What is expected → Quote the listing below in its entirety, omitting every image.

Exercise data →
┌────────

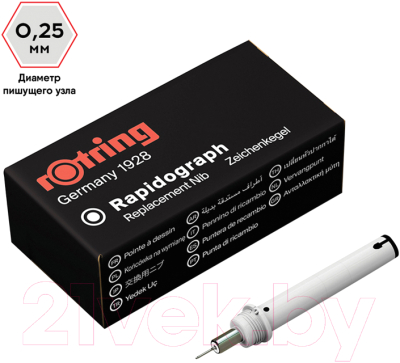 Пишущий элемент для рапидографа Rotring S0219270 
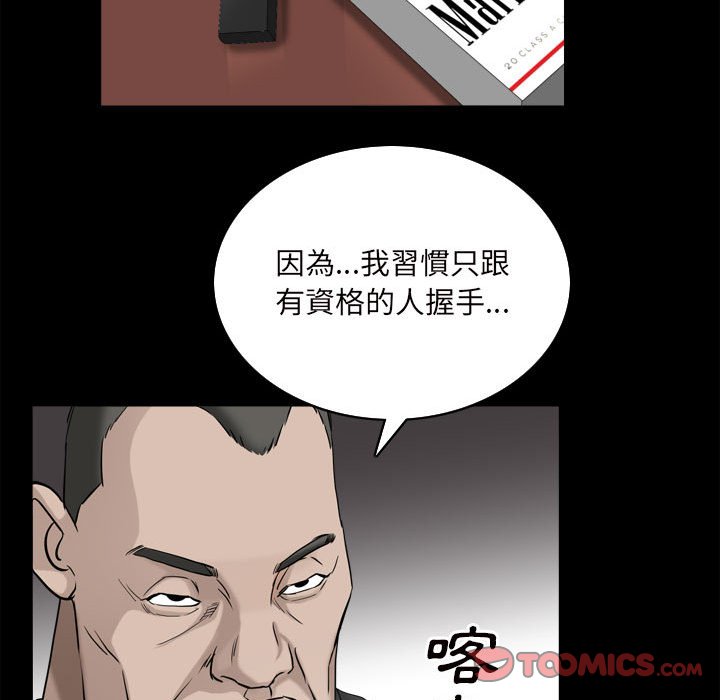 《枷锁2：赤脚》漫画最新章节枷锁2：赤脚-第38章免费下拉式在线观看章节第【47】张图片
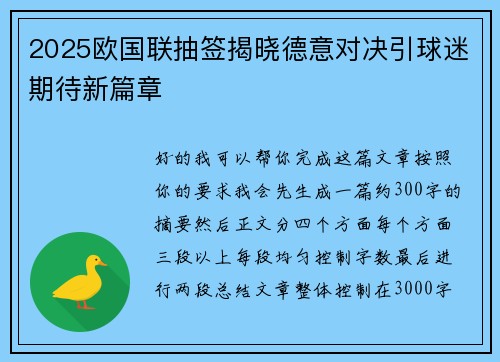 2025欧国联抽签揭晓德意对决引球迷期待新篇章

└────────

Response below →
 Пишущий элемент для рапидографа Rotring S0219270 
 《枷锁2：赤脚》漫画最新章节枷锁2：赤脚-第38章免费下拉式在线观看章节第【47】张图片
 2025欧国联抽签揭晓德意对决引球迷期待新篇章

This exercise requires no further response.